Sem ir mais além quanto ao ponto, senão para indicar a leitura do livro de Marcelo Neves, faço uma observação quanto àquele debate entre D'Acais e Habermas. Em uma sociedade multicêntrica, a exclusão da religião da esfera pública é um abuso não apenas discursivo, mas também ideológico, tomando de antemão como irracional qualquer discurso religioso, numa tentativa clara de impor uma visão ateia do mundo, desprendida dos valores religiosos. Nesse particular, Habermas tem muito a ensinar sobre levar a sério um visão democrática da construção de uma sociedade plural e estruturada no diálogo. E é justamente nas Constituições ocidentais que o filósofo alemão busca uma das suas justificativas para a validade do discurso religioso na esfera pública. Vou mais além: também na esfera institucional.

segunda-feira, 21 de dezembro de 2009

Estado e fé: Habermas e D'Arcais

 HÁ um debate interessante - que eu gostaria muito de resenhar aqui (e o farei, se tiver tempo) - entre o alemão Jürgen Habermas, o maior filósofo do último quartel do século XX, e o italiano Paolo Flores D'Arcais, que no Brasil teve recentemente publicado em livro ("Deus existe?", editora Planeta) o seu diálogo público com o então Cardeal Joseph Ratinzeger (Papa Bento XVI).

Habermas e Flores D'Arcais debateram sobre um tema muito importante atualmente no ocidente, justamente quando assomam em relevo questões bioéticas (como as pesquisas com células troncos, o aborto, etc.), morais (casamento entre homossexuais, adoção de crianças por casal gay, etc.), em que há uma sensível intersecção entre fé e razão, religião e Estado. O filósofo alemão sustenta a existência de duas esferas autônomas de discurso nas sociedades complexas democráticas: a esfera institucional, formada pelos órgãos do Estado chamados a procedimentalmente se pronunciarem e decidirem sobre esses temas de interesse coletivo (parlamento, judiciário, etc.), e a esfera pública, formada pela sociedade civil organizada, pelo debate entre iguais no convívio social e partilhado, é dizer, onde cidadãos podem participar informalmente do debate, como internet, televisão, jornais, manifestações em igrejas e templos.

Para Habermas, na esfera institucional não se admitiria a imissão de discursos religiosos na formação dos argumentos que sustentem uma afirmação, porque sendo laico o Estado, não poderia a religião interferir no processo decisório. Deste modo, não se poderia no processo de uma tomada de decisão do parlamento, de órgãos administrativos ou de tribunais, surgir na articulação de argumentos nenhuma menção a teses de natureza religiosa, como, por exemplo, criticar o aborto com a alegação de que o feto ou embrião seria, à luz da fé, imagem de Deus, tendo pois já a infusão da alma desde a concepção.

§ Dados armazenados:
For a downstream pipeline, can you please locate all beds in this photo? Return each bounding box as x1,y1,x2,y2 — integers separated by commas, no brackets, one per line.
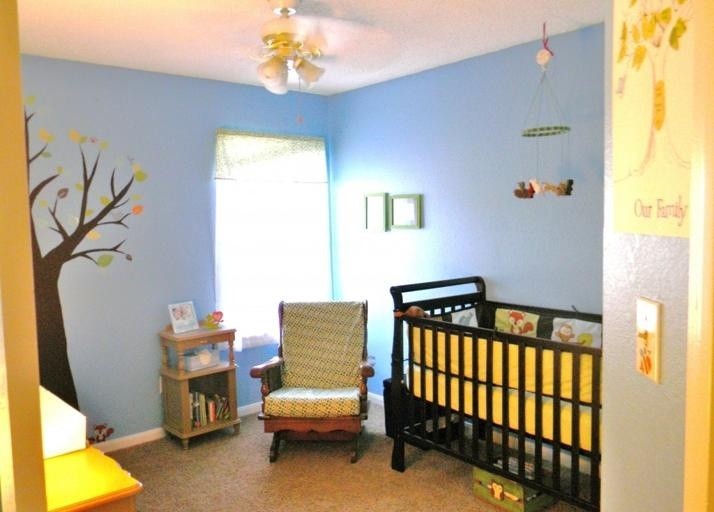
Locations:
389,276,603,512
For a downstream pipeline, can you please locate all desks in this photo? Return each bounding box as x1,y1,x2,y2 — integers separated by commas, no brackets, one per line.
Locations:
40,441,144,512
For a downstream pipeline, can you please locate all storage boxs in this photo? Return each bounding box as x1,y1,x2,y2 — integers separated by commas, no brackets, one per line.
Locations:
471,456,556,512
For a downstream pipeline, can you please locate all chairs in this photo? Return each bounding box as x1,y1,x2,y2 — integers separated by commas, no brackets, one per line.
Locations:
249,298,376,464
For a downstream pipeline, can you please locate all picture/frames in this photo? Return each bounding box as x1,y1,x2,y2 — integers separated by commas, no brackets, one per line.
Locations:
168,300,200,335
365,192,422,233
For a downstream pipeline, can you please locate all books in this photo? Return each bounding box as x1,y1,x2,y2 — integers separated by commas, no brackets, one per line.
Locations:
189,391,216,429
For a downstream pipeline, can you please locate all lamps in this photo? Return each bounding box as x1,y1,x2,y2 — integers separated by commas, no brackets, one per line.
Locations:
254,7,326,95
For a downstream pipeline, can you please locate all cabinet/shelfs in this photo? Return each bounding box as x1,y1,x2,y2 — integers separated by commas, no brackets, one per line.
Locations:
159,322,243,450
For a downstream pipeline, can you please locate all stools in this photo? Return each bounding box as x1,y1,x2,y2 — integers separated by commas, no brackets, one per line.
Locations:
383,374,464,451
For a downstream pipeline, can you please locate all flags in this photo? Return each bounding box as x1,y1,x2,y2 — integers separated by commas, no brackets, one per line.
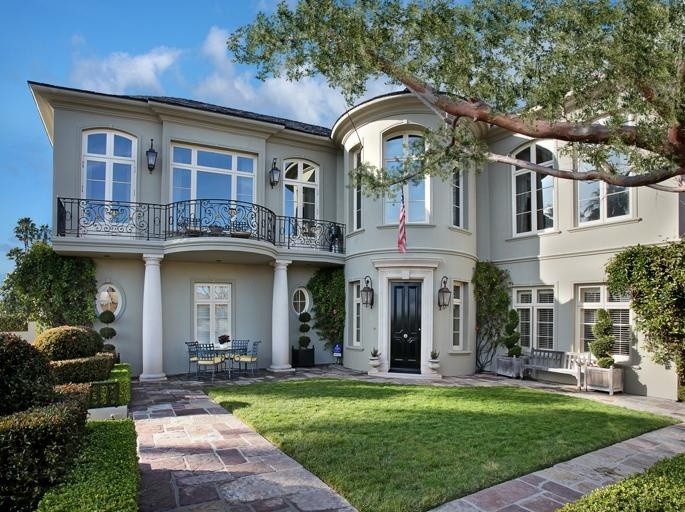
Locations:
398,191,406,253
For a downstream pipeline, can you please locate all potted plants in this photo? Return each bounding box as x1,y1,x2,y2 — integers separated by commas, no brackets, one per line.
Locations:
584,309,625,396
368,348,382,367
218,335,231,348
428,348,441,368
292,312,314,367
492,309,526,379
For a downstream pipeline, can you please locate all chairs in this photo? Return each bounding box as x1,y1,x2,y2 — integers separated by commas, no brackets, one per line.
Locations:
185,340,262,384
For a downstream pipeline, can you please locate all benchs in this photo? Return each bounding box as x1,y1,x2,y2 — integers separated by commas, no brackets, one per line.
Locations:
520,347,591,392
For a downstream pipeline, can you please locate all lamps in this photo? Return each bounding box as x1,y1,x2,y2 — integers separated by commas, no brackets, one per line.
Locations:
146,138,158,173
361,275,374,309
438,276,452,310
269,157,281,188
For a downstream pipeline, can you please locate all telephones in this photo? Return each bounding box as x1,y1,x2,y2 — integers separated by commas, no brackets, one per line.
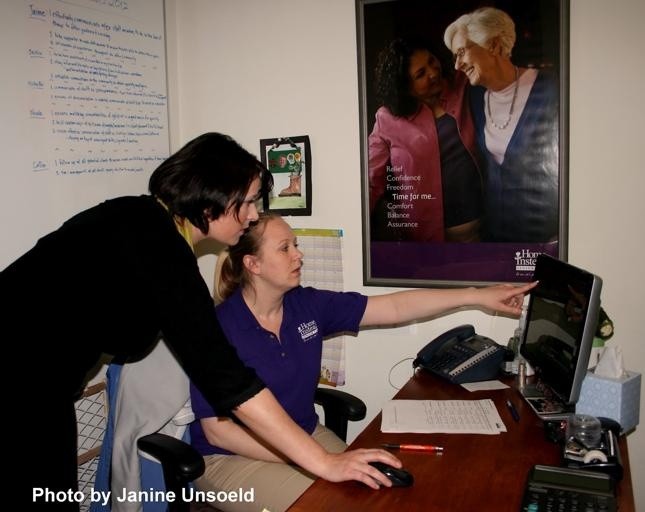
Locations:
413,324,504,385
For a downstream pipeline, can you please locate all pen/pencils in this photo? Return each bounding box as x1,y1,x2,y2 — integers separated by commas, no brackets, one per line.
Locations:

§ O que se pede:
- a) Responda às perguntas abaixo com base no texto sobre Habermas e D'Arcais, marcando cada resposta como a pergunta correspondente.
(i) Que data aparece no texto?
(ii) Por qual editora foi publicado no Brasil o livro "Deus existe?"?
(iii) Qual é a nacionalidade de Paolo Flores D'Arcais, segundo o texto?
- b) Liste todos os meios ou lugares que o texto sobre Habermas e D'Arcais cita como exemplos de onde os cidadãos podem participar informalmente do debate na esfera pública.

§ Soluções detalhadas:
- a)
(i) Segunda-feira, 21 de dezembro de 2009.
(ii) Pela editora Planeta.
(iii) Italiana.

- b) Internet, televisão, jornais, manifestações em igrejas e templos.